A importância de se fazer a promoção da conciliação e mediação é buscar evitar os desgastes de tempo e dinheiro que um processo judicial prolongado pode resultar. Nessa toada, o provimento nº 67/2018 do Conselho Nacional de Justiça autorizou os cartórios de notas e de registro a realizarem conciliação e mediação, devendo a serventia interessa se cadastrar junto à corregedoria local e assumindo o dever de manter a capacitação dos funcionários que atuarão como mediadores e conciliadores. O provimento dispõe da forma que será realizado o procedimento, e os resultados da conciliação ou mediação ficarão resguardados sob confidencialidade nos livros cartorários. O valor dos emolumentos cartorários a serem recolhidos irá variar de acordo com a tabela de cada Estado.
Autorizar que seja realizado tais procedimentos perante os tabeliães e registradores é bastante positivo, sob a perspectiva de se ter profissionais com notório saber jurídico e capacitados para realizar tal procedimento, seja por sua formação ou pela obrigação de se manter, paulatinamente, preparados para lidar com demandas que lhes são apresentadas. Além do mais, tal permissão é mais uma alternativa às partes, sem contar as centrais de conciliação e até mesmo as audiências de conciliação e mediação pré-processual estabelecidas no Código de Processo Civil.
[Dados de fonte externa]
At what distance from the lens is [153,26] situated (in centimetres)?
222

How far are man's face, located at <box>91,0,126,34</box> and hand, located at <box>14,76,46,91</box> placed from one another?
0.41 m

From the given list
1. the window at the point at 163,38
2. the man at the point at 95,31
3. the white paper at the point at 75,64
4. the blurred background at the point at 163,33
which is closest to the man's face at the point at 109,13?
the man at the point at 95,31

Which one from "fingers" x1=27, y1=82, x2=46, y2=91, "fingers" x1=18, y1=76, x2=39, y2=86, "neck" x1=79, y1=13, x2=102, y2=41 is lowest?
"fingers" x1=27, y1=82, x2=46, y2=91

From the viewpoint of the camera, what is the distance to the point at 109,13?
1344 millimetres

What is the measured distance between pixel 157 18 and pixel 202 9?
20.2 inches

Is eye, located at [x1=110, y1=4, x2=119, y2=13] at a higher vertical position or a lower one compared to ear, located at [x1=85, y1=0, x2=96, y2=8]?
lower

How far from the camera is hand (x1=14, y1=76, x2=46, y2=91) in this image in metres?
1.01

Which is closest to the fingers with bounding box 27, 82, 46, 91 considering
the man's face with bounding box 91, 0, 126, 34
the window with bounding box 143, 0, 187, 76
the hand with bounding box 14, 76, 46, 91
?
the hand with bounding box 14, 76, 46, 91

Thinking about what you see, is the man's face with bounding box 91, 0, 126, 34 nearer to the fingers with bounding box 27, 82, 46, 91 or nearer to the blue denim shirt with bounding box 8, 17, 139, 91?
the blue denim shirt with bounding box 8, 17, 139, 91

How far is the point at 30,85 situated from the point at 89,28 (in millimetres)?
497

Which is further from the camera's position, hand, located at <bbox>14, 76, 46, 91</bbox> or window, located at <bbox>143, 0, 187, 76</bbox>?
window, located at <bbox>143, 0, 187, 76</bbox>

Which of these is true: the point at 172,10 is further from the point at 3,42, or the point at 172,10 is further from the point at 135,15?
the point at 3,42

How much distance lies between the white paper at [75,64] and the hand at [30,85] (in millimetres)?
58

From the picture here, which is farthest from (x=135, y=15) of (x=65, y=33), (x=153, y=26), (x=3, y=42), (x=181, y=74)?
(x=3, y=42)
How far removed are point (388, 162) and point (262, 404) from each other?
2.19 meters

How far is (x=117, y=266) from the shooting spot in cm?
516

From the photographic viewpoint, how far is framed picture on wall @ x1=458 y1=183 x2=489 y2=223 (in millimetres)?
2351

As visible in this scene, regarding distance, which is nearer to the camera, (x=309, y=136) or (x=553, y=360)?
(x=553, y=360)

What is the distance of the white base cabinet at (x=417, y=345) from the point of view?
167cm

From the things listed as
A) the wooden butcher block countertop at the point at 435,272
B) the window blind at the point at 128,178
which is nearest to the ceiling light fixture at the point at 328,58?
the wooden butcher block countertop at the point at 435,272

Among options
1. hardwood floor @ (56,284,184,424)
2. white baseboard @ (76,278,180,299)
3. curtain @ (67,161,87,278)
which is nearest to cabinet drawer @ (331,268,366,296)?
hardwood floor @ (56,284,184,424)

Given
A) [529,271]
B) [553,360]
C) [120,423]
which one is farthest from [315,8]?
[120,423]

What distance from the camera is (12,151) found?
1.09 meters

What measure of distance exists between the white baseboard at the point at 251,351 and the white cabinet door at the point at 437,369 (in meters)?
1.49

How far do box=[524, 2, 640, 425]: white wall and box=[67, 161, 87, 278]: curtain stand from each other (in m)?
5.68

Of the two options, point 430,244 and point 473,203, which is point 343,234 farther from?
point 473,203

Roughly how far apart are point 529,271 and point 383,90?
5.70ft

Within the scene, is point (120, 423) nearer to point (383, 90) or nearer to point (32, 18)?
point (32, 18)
O que se observa, mais uma vez, é os cartórios extrajudiciais sendo colocados lado a lado com outros órgãos com medidas de busca de diminuição de processos judiciais.
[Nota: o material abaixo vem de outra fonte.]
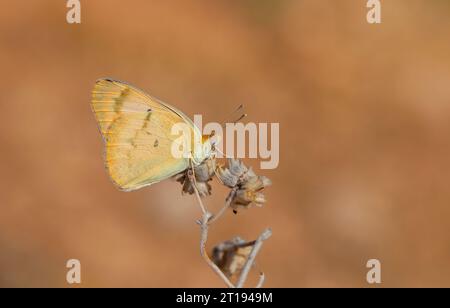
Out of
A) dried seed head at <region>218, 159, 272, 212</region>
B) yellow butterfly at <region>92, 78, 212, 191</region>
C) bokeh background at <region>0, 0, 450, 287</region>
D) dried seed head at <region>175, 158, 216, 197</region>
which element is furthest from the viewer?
bokeh background at <region>0, 0, 450, 287</region>

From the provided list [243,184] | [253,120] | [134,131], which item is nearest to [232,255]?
[243,184]

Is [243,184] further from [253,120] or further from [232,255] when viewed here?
[253,120]

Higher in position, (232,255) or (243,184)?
(243,184)

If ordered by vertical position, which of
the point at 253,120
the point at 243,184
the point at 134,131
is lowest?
the point at 243,184

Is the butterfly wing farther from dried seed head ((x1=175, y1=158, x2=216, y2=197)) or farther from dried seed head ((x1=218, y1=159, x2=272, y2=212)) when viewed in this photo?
dried seed head ((x1=218, y1=159, x2=272, y2=212))

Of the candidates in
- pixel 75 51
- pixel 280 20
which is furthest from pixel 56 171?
pixel 280 20

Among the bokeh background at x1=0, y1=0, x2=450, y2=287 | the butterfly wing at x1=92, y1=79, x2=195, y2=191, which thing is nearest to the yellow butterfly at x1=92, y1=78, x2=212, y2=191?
the butterfly wing at x1=92, y1=79, x2=195, y2=191

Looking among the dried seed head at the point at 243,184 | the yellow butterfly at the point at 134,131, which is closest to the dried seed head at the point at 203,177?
the dried seed head at the point at 243,184

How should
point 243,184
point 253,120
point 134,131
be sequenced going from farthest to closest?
point 253,120
point 134,131
point 243,184
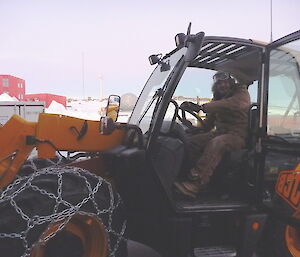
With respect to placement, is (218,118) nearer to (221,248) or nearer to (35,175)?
(221,248)

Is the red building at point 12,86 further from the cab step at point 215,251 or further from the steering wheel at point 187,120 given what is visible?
the cab step at point 215,251

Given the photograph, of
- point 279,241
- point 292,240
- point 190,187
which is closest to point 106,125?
point 190,187

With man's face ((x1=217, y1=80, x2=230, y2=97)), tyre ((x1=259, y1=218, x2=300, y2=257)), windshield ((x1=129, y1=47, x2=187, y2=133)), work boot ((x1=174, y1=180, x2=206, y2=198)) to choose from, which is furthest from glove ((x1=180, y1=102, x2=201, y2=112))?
tyre ((x1=259, y1=218, x2=300, y2=257))

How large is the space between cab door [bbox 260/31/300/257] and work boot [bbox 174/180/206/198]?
551 mm

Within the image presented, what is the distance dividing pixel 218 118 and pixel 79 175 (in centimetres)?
157

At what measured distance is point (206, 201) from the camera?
10.7 feet

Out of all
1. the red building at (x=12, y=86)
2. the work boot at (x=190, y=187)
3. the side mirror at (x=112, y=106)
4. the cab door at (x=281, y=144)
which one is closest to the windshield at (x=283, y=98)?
the cab door at (x=281, y=144)

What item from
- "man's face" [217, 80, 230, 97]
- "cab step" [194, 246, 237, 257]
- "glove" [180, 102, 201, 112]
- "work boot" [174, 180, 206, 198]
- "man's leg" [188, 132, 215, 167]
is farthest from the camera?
"glove" [180, 102, 201, 112]

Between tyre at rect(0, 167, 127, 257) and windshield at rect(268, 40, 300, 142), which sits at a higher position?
windshield at rect(268, 40, 300, 142)

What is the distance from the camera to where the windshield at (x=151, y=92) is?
10.8 feet

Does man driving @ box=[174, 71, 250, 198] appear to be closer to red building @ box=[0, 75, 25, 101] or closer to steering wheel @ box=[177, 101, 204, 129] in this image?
steering wheel @ box=[177, 101, 204, 129]

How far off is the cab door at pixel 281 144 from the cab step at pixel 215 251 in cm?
40

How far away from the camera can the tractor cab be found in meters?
3.03

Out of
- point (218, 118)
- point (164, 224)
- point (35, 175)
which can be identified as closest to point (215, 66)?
point (218, 118)
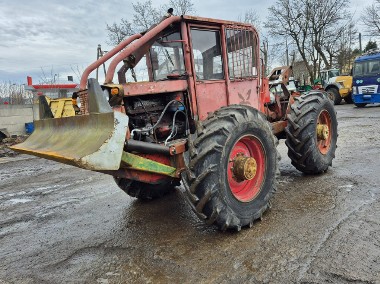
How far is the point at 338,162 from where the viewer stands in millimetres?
6168

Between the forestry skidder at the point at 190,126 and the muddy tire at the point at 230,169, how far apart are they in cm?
1

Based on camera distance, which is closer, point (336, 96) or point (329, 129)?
point (329, 129)

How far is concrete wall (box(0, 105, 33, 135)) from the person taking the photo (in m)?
13.3

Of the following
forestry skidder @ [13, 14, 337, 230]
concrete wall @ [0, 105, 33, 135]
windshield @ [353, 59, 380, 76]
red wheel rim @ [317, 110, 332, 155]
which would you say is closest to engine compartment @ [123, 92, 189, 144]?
forestry skidder @ [13, 14, 337, 230]

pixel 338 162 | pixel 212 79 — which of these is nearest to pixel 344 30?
pixel 338 162

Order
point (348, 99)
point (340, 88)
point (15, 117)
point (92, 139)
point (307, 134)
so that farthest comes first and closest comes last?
1. point (348, 99)
2. point (340, 88)
3. point (15, 117)
4. point (307, 134)
5. point (92, 139)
6.5.A integração dos cartórios no combate ao crime de lavagem de dinheiro
Os crimes de lavagem ou ocultação de bens e valores, conhecido no popular como “lavagem de dinheiro”, conforme o artigo 1º da Lei nº 9.613/98 compreende em ocultar ou dissimular a natureza, origem, localização, disposição, movimentação ou propriedade de bens, direitos ou valores provenientes, direta ou indiretamente, de infração pena. A referida Lei também se incumbiu de criar o Conselho de controle de atividades financeiras - COAF, com a finalidade de disciplinar, aplicar penas administrativas, receber, examinar e identificar as ocorrências suspeitas de atividades ilícitas previstas na mesma Lei.
Criar mecanismos nos quais o Poder Público continue, veementemente, no combate aos crimes de lavagem ou ocultação de bens e valores é de suma importância, uma vez que as formas de praticar tal infração penal estão cada vez mais complexas. É nesta toada que, para que se torne mais forte e efetiva a atuação do Estado em repressão a esses crimes, que o Conselho Nacional de Justiça, por meio do provimento número 88/2019, introduziu os cartórios extrajudiciais no combate ao crime de lavagem de dinheiro.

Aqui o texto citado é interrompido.